RECORDS TO USE below:

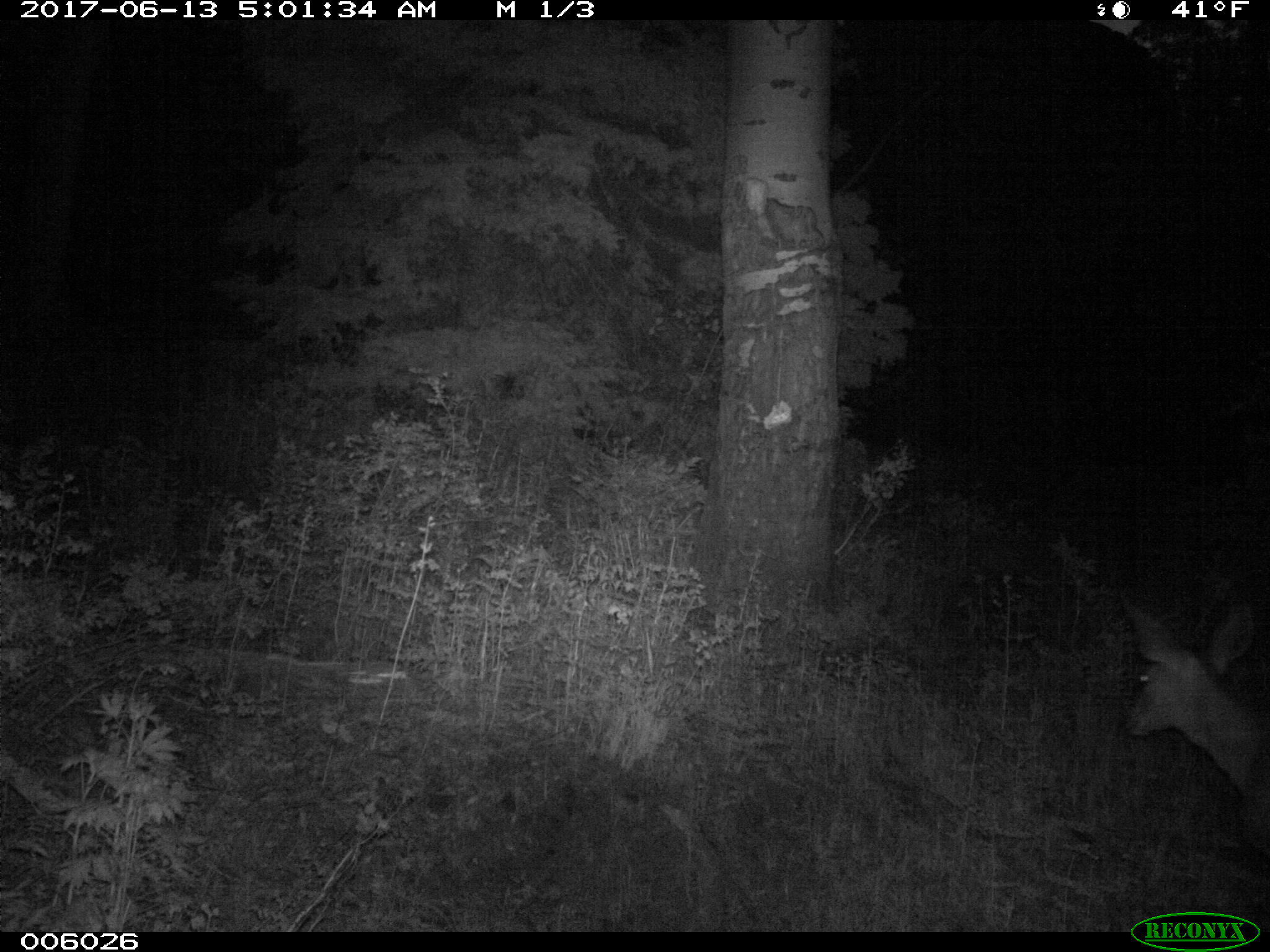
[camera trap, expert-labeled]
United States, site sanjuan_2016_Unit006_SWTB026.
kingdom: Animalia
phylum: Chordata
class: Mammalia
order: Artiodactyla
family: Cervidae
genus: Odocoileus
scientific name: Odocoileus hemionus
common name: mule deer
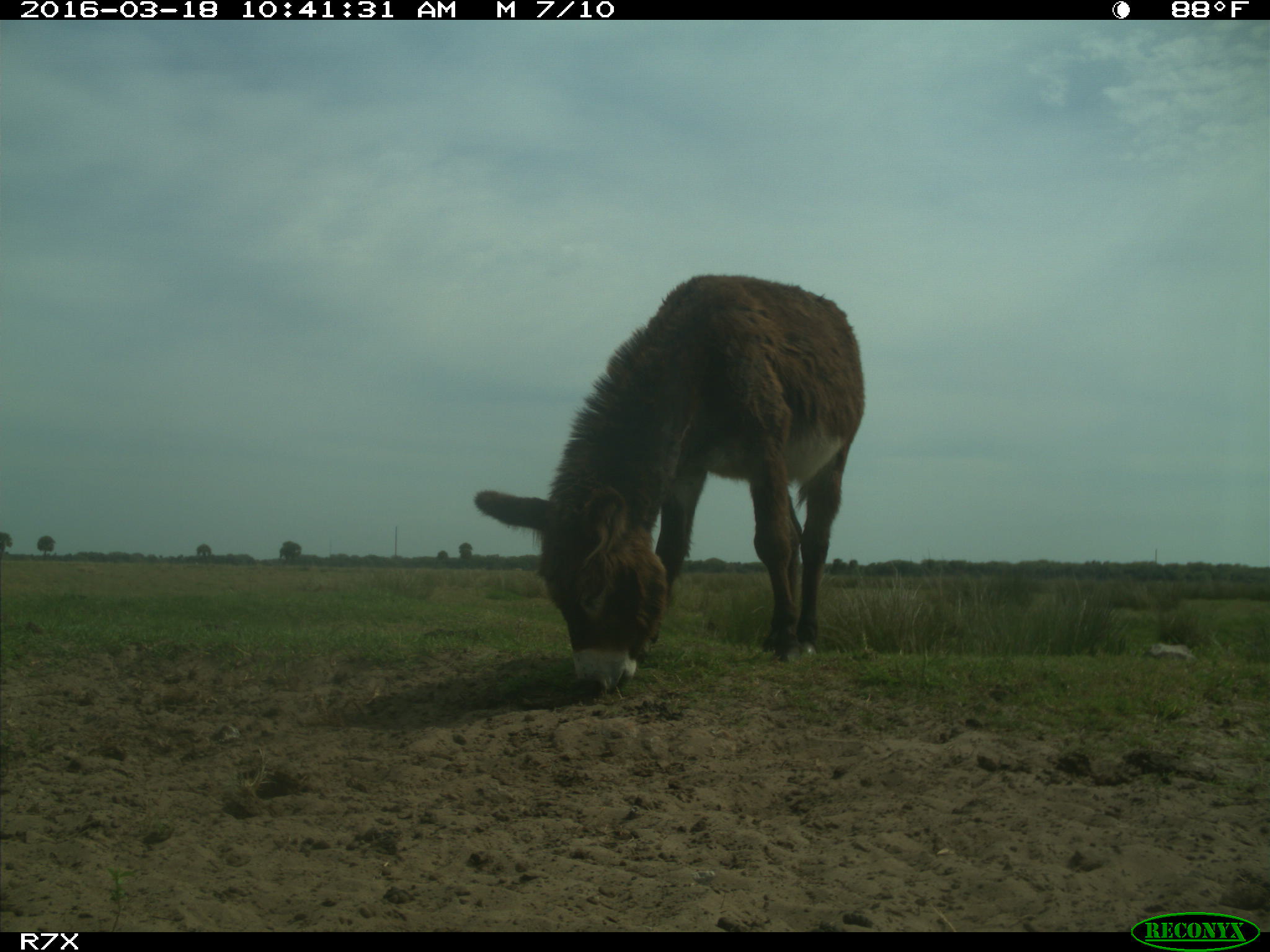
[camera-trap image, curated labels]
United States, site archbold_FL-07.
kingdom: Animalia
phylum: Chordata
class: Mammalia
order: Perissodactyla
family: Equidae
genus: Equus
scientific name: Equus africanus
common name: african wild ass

End of RECORDS TO USE.
RECORDS TO USE below:

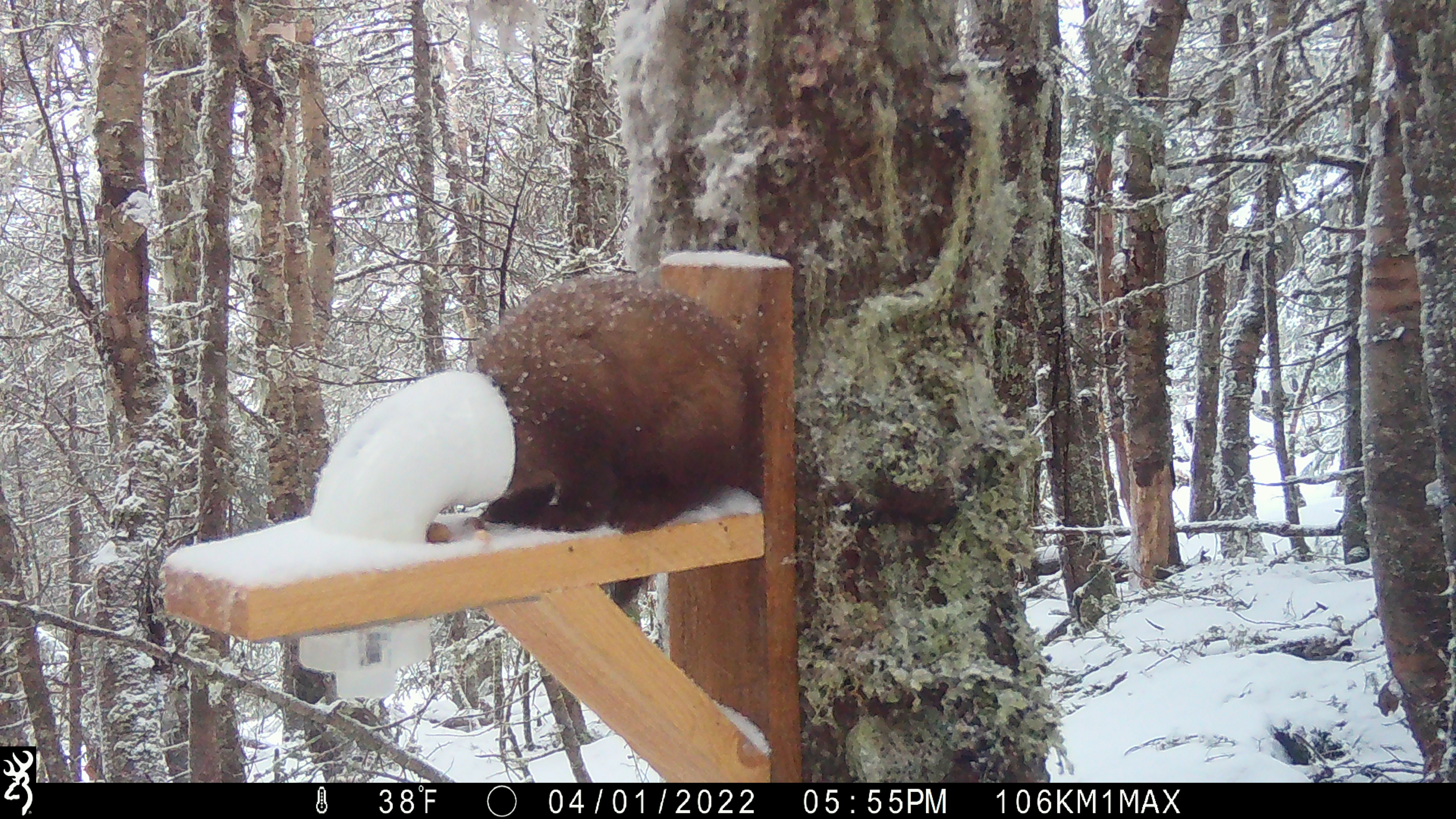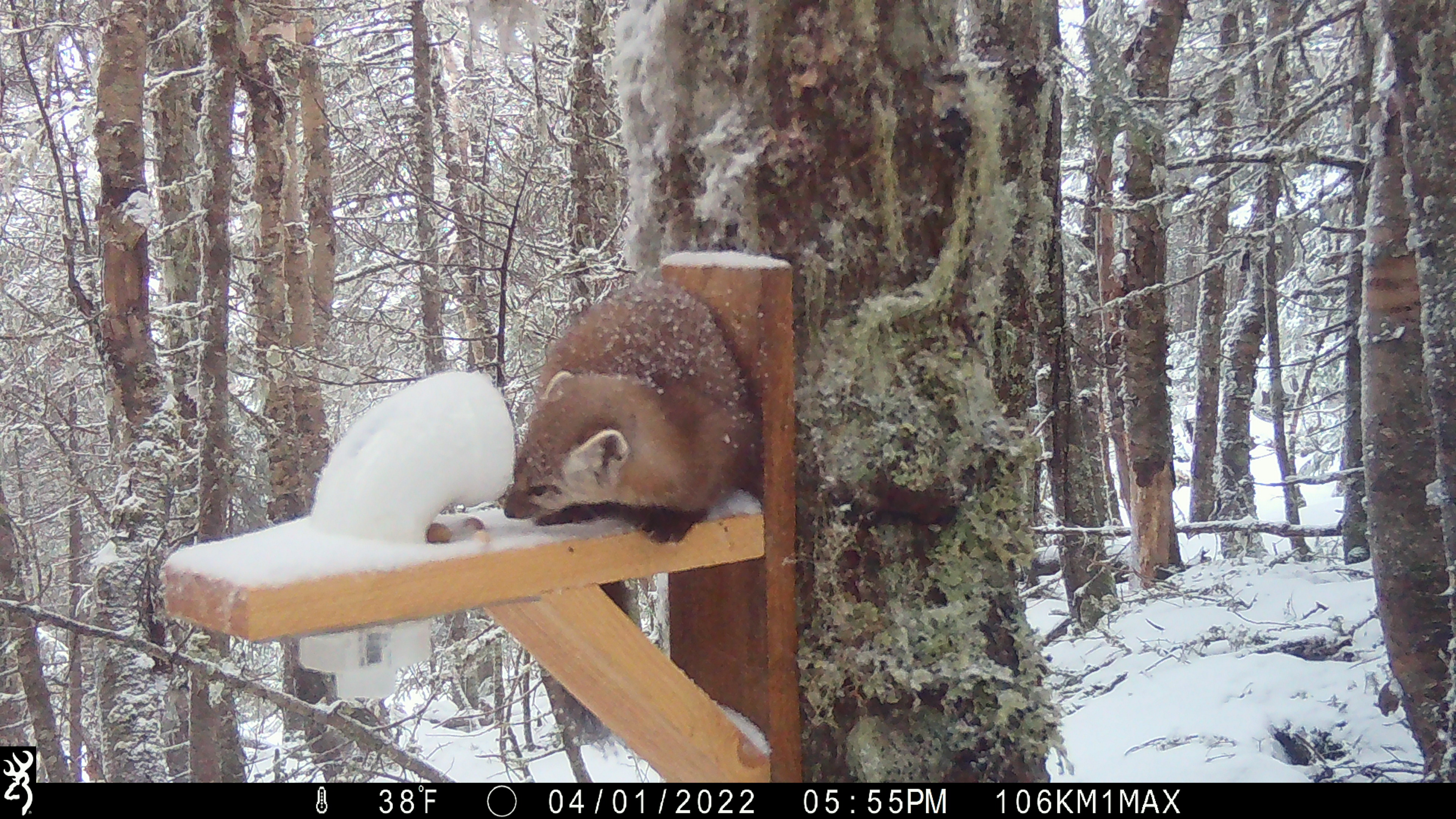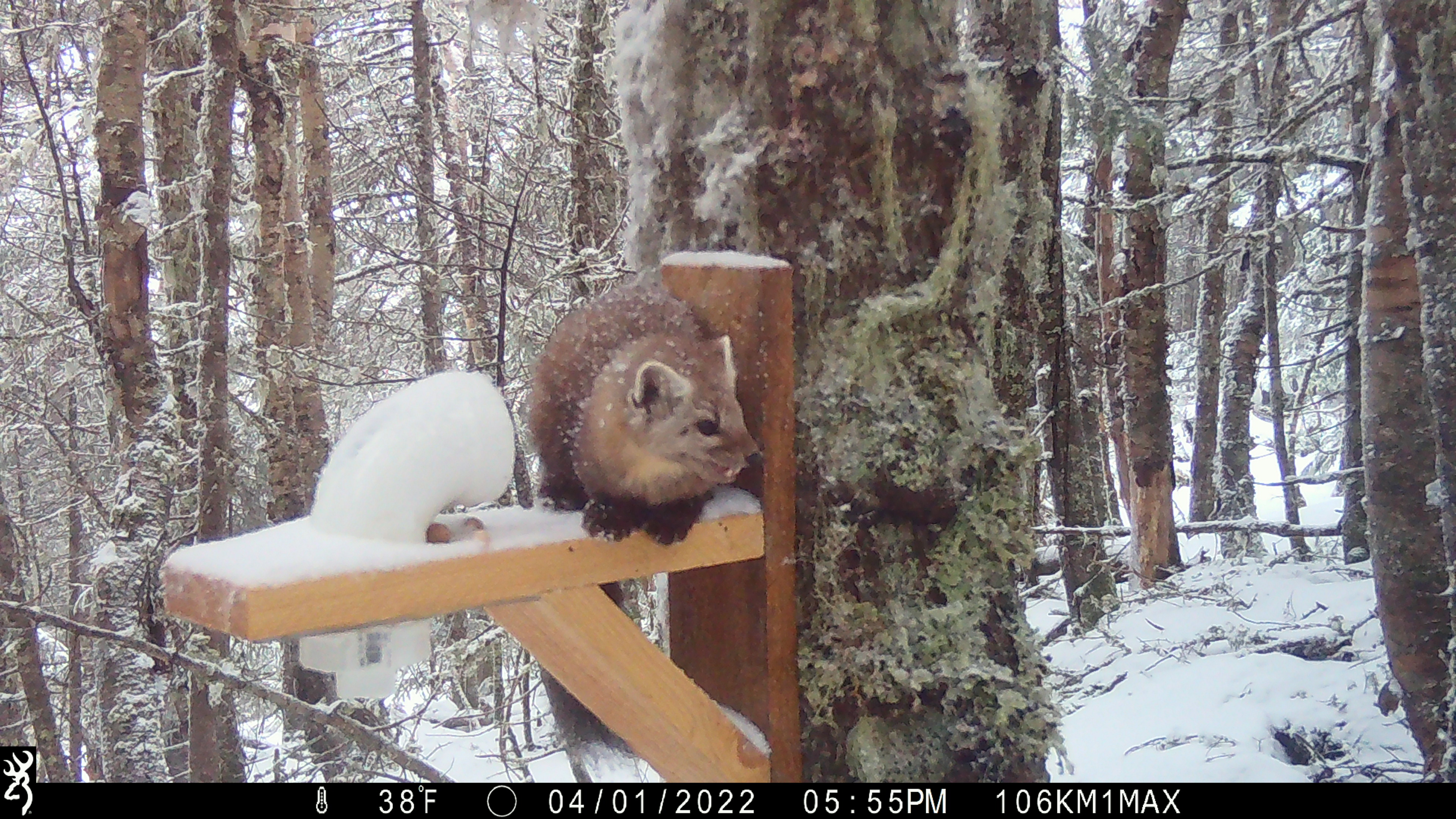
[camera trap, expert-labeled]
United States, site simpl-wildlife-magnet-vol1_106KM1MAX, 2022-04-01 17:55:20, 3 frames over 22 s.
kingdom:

End of RECORDS TO USE.

▶ _WHAT YOU ARE ASKED TO DO_
Copy back exactly the lines above from the one containing "scientific name: Odocoileus hemionus" through the one containing "common name: african wild ass", and leave every picture behind.

▶ _RESULT FOR THIS EXERCISE_
scientific name: Odocoileus hemionus
common name: mule deer
[camera-trap image, curated labels]
United States, site archbold_FL-07.
kingdom: Animalia
phylum: Chordata
class: Mammalia
order: Perissodactyla
family: Equidae
genus: Equus
scientific name: Equus africanus
common name: african wild ass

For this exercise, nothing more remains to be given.